O portal da Ufes dá início nesta terça-feira, 5, à série de reportagens que apresentará a trajetória pessoal e profissional de alguns professores negros da Ufes. Eles compõem o universo de 419 docentes autodeclarados negros (pretos e pardos) das diversas áreas do conhecimento, distribuídos nos quatro campi da Instituição.
O projeto foi idealizado pelo secretário de Ações Afirmativas e Diversidade da Universidade, Gustavo Forde, como parte das celebrações em torno dos 70 anos da Instituição e em comemoração ao Dia da Consciência Negra (20 de novembro). O secretário é o primeiro personagem desta série especial.
Licenciado em Matemática, Forde começou a lecionar no início dos anos 1990 em escolas públicas da Grande Vitória e, já nessa época, participou de ações com foco nos estudos afro-brasileiros na educação. Desde 2016 é professor do campus de Goiabeiras, em Vitória, lotado no Departamento de Teorias de Ensino e Práticas Educacionais do Centro de Educação (DTEPE/CE). De acordo com a Pró-Reitoria de Gestão de Pessoas (Progep), dos 133 docentes do CE, 45 se autodeclaram negros, sendo 23 professoras e 12 professores.
Forde destaca que sua trajetória profissional sempre foi marcada pelo compromisso no desenvolvimento de uma educação baseada nos valores e nas contribuições negro-africanas. “Devo este meu posicionamento ao Movimento Negro do Espírito Santo, pois foi lá que recebi as primeiras formações sobre a necessidade de introduzir os estudos africanos e afro-brasileiros nas diversas áreas de conhecimento da educação”, destaca ele, que é um dos responsáveis pela disciplina Educação das Relações Étnico-Raciais (Erer), ofertada para todos os cursos de graduação (licenciatura).
Pesquisas
Após concluir os cursos de mestrado e doutorado em Educação, o professor passou a direcionar sua prática ao campo da história da Matemática, da África e do negro no Brasil. No campo da Matemática, as pesquisas de Forde buscam examinar e registrar descobertas de ascendência africana e tecer reflexões que problematizem a presença africana na prática historiográfica. Seus estudos já localizaram registros de matrizes negro-africanas nas áreas de aritmética, geometria e álgebra. Em outro trabalho, ele tratou da constituição histórica do movimento negro do Espírito Santo e das constribuições e transformações que esse movimento tem produzido na educação escolar, especialmente nos campos do currículo, dos materiais de ensino e da formação de professores.

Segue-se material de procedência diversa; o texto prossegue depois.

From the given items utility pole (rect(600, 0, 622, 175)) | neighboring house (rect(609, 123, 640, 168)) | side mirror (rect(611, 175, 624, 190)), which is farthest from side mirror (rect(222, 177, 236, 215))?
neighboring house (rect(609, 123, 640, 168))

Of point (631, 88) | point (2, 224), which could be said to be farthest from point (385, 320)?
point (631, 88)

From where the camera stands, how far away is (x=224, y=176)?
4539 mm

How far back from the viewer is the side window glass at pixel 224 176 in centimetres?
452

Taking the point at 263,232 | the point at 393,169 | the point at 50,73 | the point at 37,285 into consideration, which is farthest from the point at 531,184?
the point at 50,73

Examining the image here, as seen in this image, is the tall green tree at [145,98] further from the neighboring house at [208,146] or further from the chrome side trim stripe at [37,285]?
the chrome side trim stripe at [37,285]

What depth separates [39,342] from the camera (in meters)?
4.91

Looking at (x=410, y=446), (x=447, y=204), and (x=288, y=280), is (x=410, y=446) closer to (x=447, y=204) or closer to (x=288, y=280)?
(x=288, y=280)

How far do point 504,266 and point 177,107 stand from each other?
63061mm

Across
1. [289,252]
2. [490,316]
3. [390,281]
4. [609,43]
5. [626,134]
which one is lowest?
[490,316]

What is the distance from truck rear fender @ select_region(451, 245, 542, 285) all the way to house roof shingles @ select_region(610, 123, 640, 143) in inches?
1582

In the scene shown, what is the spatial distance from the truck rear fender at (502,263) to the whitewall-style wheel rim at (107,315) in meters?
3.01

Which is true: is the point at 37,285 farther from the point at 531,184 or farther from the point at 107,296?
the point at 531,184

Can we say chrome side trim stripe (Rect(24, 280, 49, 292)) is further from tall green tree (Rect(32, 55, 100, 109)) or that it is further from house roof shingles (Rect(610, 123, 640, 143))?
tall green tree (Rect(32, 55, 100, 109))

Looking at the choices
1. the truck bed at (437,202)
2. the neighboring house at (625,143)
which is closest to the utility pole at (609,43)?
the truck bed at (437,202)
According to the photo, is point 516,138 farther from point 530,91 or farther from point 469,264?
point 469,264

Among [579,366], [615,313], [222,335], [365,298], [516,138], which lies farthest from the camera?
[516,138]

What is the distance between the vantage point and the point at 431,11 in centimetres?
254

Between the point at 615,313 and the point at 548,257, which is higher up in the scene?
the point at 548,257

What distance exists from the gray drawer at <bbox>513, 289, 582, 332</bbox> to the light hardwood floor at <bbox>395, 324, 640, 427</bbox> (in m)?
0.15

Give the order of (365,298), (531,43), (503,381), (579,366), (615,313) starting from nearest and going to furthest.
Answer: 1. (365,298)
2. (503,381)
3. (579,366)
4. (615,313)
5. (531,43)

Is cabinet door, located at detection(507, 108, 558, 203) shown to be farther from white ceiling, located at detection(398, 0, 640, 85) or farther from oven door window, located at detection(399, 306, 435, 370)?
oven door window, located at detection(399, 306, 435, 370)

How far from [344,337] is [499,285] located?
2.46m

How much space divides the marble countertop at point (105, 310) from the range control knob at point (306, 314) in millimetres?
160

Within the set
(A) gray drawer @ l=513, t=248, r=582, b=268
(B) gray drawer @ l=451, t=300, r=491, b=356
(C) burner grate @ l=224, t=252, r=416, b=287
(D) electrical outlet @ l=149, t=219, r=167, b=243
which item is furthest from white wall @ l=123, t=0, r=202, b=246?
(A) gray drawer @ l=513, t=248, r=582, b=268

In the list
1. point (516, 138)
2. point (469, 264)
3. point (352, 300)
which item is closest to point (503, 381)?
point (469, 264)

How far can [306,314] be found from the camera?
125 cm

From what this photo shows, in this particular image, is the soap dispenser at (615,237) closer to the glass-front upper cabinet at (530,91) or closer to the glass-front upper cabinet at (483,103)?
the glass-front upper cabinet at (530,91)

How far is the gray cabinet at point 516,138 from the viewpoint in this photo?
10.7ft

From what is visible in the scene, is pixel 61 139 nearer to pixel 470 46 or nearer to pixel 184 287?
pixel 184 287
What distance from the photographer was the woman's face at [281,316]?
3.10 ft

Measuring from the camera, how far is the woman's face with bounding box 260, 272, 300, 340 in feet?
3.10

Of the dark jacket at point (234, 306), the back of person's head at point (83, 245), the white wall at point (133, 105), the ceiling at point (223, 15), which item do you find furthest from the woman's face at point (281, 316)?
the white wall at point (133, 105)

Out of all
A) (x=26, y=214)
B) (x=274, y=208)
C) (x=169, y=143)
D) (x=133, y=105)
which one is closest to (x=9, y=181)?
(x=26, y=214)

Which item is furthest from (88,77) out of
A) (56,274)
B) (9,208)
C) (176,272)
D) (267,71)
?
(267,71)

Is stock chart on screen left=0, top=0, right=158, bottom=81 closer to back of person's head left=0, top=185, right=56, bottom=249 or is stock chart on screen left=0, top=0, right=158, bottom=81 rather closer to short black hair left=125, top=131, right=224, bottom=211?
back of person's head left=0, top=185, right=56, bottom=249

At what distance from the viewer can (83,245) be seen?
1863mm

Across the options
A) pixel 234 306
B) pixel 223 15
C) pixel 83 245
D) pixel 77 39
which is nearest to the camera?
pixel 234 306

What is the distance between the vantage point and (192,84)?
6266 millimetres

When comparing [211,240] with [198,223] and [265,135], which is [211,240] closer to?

Com 35 anos de militância negra, Forde atua como pesquisador no Núcleo de Estudos Afro-brasileiros (Neab) e no Núcleo Capixaba de História da Educação (Nucaphe), ambos da Ufes.
Obstáculos
Forde avalia que há distinção entre ser um professor universitário e ser um professor universitário negro por causa da maneira como as instituições brasileiras foram concebidas: “Elas são atravessadas por uma concepção eurocêntrica, racialista e colonialista, havendo ainda uma grande supremacia branca e da branquitude nos modos de ‘pensar’, ‘fazer’ e ‘gerir’ as políticas de ensino, pesquisa, extensão e gestão. Essa realidade reverbera um conjunto de obstáculos institucionais aos docentes negros”.
Para ele, essa situação não é específica de uma instituição, sendo agravada pelo fato de que a produção acadêmica de professores negros (que, segundo Forde, rompe com a tradição eurocêntica) está alicerçada em referenciais teóricos e metodológicos distintos daqueles que são reconhecidos e valorizados majoritariamente nas universidades.
Gestão
Em 2017, Forde passou a fazer parte da gestão administrativa da Ufes, atuando como diretor de Direitos Humanos e Cidadania. Em 2019, assumiu a Pró-Reitoria de Políticas Afirmativas e Assistência Estudantil e, este ano, participou da criação e assumiu a Secretaria de Ações Afirmativas e Diversidade (Saad). Dentre suas várias ações ao longo desse período na gestão, ele contribuiu para a criação da Diretoria de Ações Afirmativas e Diversidade (Daad) e atuou na composição da primeira Comissão de Heteroidentificação para verificação de candidatos pretos e pardos.
“Seguimos promovendo processos educativos comprometidos com o movimento de consciência negra e de negritude. No âmbito da Ufes, essas ações e trabalhos repercutem na luta por ‘outro’ projeto de universidade, que, para além de pública, gratuita e de qualidade, também seja pluriétnica, socialmente referenciada e não eurocêntrica”, conclui.